━━ Estratto del documento

3. – Per la cassazione di tale sentenza ha proposto ricorso [Omissis], affidando le sorti dell’impugnazione a due motivi.
Ha resistito con controricorso la Gestione Liquidatoria ex USL ([Omissis]).
Il ricorrente ha, quindi, depositato istanza di trattazione congiunta del presente ricorso con altro, da esso stesso [Omissis] proposto contro la Gestione Liquidatoria ex USL ([Omissis]) e avverso la sentenza n. [Omissis] della Corte di appello di [Omissis] – sezione distaccata di [Omissis], concernente la domanda di revocazione della sentenza impugnata in questa sede.
In prossimità dell’adunanza in camera di consiglio del 21 settembre 2020 entrambe le parti hanno depositato memoria.
Questa Corte, Terza Sezione civile, con ordinanza interlocutoria n. 23650 del 27 ottobre 2020, previa riunione del presente ricorso (distinto dal R.G.N. 16982/2018) a quello (distinto dal R.G.N. 1112/2020) avverso la sentenza di appello che ha rigettato l’istanza di revocazione della sentenza impugnata in questa sede, ha disposto il rinvio a nuovo ruolo della causa.
4. – [Omissis], infatti, ha impugnato, con ricorso affidato a tre motivi, anche la sentenza della Corte di appello di [Omissis] sezione distaccata di [Omissis] n. [Omissis], resa pubblica il [Omissis], che, nel contraddittorio con la Gestione Liquidatoria della ex
– USL ([Omissis]), ne ha rigettato la domanda di revocazione, ai sensi dell’art. 395, comma 1, n. 4, c.p.c., della anzidetta sentenza n. [Omissis] della medesima Corte territoriale, fatta oggetto di gravame in questa sede.

━━━━
━━ Dati estratti

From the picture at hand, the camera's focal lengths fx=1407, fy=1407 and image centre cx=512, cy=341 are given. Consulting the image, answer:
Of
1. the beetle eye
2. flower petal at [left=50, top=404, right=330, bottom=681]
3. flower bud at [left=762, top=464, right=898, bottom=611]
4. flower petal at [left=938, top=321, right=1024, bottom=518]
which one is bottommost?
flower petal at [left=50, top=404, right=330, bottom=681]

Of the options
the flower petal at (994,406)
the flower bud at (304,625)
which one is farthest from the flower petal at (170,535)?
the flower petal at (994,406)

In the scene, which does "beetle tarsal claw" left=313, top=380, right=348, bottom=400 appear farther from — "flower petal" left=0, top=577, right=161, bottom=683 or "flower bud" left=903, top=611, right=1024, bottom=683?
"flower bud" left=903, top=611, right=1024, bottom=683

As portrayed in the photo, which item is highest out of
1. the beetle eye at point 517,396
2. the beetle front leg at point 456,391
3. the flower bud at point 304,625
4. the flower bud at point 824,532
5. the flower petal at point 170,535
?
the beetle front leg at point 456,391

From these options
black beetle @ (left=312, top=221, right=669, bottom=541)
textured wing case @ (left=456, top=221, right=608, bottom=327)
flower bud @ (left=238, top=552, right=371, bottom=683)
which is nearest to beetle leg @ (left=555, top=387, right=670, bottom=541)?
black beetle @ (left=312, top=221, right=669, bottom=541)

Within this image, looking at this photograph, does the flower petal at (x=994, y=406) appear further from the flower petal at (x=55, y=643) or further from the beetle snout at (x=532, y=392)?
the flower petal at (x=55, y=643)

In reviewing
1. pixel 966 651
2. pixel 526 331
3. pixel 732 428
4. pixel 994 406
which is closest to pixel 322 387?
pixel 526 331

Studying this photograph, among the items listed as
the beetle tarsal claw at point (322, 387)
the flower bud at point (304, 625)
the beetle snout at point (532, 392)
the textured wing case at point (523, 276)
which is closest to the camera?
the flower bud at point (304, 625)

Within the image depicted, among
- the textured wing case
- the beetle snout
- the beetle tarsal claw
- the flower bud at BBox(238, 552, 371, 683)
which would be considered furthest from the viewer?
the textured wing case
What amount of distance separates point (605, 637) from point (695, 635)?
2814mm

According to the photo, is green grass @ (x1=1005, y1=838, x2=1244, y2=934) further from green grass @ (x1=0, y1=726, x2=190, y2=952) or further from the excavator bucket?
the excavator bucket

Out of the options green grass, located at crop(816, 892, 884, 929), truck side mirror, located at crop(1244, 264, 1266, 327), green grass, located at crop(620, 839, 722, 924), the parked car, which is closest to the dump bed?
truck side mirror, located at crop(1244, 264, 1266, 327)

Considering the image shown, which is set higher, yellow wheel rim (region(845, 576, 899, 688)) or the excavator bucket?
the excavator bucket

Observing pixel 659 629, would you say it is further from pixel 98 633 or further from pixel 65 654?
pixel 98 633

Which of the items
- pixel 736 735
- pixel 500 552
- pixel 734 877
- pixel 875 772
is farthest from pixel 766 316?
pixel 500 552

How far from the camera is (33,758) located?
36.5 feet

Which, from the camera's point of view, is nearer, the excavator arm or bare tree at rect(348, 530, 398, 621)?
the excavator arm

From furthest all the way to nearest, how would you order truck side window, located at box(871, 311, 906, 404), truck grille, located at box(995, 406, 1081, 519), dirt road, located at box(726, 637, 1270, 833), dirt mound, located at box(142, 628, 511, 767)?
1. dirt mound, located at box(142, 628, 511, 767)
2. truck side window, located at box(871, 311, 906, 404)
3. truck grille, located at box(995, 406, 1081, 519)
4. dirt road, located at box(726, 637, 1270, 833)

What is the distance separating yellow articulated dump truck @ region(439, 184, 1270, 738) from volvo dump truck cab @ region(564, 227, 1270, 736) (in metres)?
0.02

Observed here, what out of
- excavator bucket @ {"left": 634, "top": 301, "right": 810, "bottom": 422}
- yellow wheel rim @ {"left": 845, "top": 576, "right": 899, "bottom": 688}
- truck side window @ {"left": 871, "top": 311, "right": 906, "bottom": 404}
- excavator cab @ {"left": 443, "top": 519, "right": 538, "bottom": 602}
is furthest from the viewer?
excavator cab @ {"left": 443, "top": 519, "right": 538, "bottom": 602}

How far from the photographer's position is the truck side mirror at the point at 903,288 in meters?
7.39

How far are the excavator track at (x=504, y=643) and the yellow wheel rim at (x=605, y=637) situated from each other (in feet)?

━━━━

Attività da svolgere
1/ Elenca le date presenti nell'estratto e i numeri di registro o di provvedimento che vi compaiono per intero.
2/ In base all'estratto, stabilisci se ciascuna affermazione è vera. Rispondi sì o no e cita le parole decisive del testo.
(a) La Gestione Liquidatoria ex USL ha resistito con controricorso.
(b) Prima dell'adunanza in camera di consiglio solo il ricorrente ha depositato memoria.
(c) Il ricorso contro la sentenza che ha rigettato la domanda di revocazione si fonda su due motivi.
3/ Secondo l'estratto, perché il presente ricorso è stato riunito a quello distinto dal R.G.N. 1112/2020?

Soluzioni
1/ 21 settembre 2020; 27 ottobre 2020; ordinanza interlocutoria n. 23650; R.G.N. 16982/2018; R.G.N. 1112/2020.

2/
(a) Sì: «Ha resistito con controricorso la Gestione Liquidatoria ex USL».
(b) No: «entrambe le parti hanno depositato memoria».
(c) No: «con ricorso affidato a tre motivi».

3/ Il ricorrente ha impugnato anche la sentenza della Corte di appello che ha rigettato la sua domanda di revocazione della sentenza impugnata in questa sede. La domanda era stata proposta ai sensi dell'art. 395, comma 1, n. 4, c.p.c. Il secondo ricorso riguarda quindi la stessa sentenza, e il ricorrente aveva chiesto la trattazione congiunta dei due ricorsi.